L’Italia avrà presto un Piano nazionale di prevenzione dello spreco alimentare (Pinpas), nell’ambito del Piano nazionale di prevenzione dei rifiuti . Ad annunciarlo è stato il Ministro dell’Ambiente Andrea Orlando in una conferenza stampa nel corso della quale è stato presentato anche il gruppo di lavoro che si occuperà della definizione del piano.

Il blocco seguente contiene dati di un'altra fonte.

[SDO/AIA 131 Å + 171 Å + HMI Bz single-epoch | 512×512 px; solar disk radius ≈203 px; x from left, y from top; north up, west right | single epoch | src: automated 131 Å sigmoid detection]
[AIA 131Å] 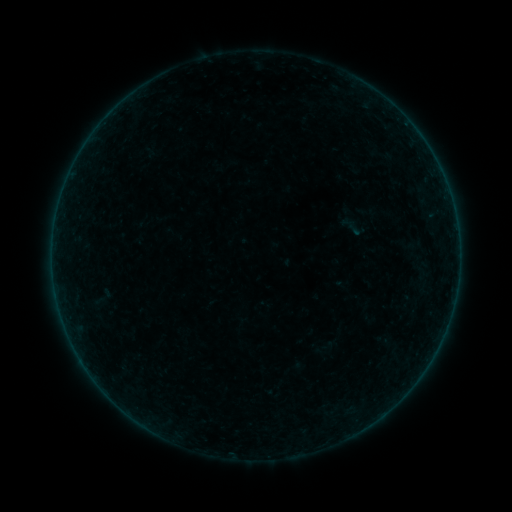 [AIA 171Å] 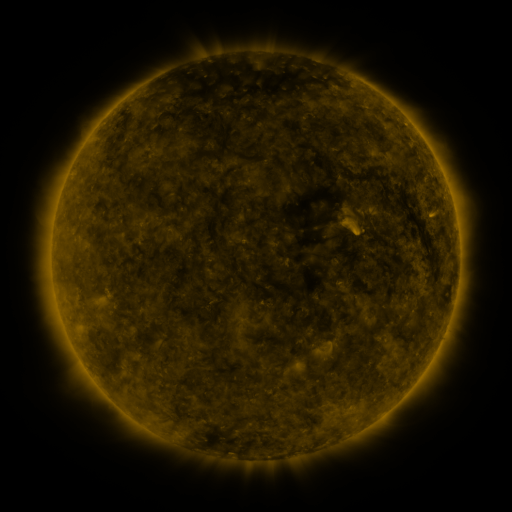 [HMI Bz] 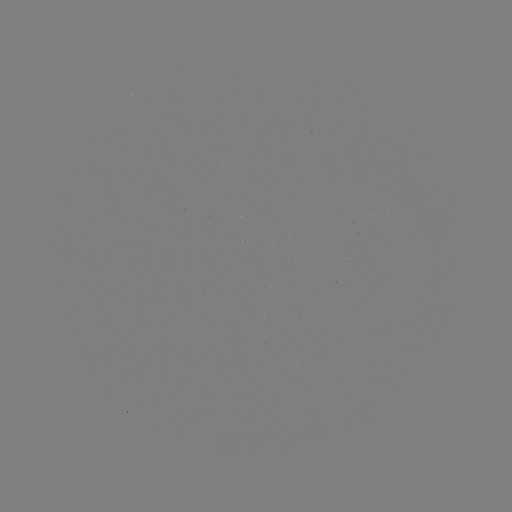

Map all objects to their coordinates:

                          

Del gruppo che sarà coordinato dal prof. Andrea Segrè docente all’Università di Bologna fondatore e presidente di “Last minute market” e promotore della campagna europea “Un anno contro lo spreco” fanno parte anche alcune personalità dello spettacolo e della cultura, come lo scienziato Vincenzo Balzani, l’attore Giobbe Covatta, la scrittrice Susanna Tamaro e la regista Maite Carpio. Come ha sottolineato il Ministro si tratta di un gruppo eterogeneo che avrà il compito di sensibilizzare l’opinione pubblica sul valore del cibo, dall’acquisto, alla conservazione e al consumo. E’ infatti un paradosso – continua Orlando- che, mentre aumentano le persone che hanno difficoltà ad accedere alle risorse alimentari, siano sempre più consistenti gli sprechi di cibo. Non bisogna poi dimenticare che il cibo buttato via diventa un costo, un rifiuto, perché è come se si gettassero l’acqua e l’energia che sono state utilizzate per produrlo.

 

Il Piano nazionale di prevenzione dello spreco alimentare si concentrerà innanzitutto sulla definizione di misure volte a ridurre la quantità di prodotti alimentari destinati al consumo che finiscono tra i rifiuti. Attraverso la prima campagna di sensibilizzazione nazionale contro lo spreco alimentare in Italia, il Piano potrà incidere anche sul versante domestico, tra il frigorifero e la pattumiera di casa, dove lo spreco alimentare arriva a toccare lo 0,5% del Pil.

 

Secondo il rapporto 2013 dell’Osservatorio Waste Watcher, ogni famiglia italiana butta in media circa 200 grammi di cibo la settimana: il risparmio complessivo ammonterebbe dunque a circa 8,7 miliardi di euro. Secondo i monitoraggi di “Last minute market”, inoltre, in un anno si potrebbero recuperare in Italia 1,2 milioni di tonnellate di derrate che rimangono sui campi, oltre 2 milioni di tonnellate di cibo dall’industria agro-alimentare e più di 300 mila tonnellate dalla distribuzione.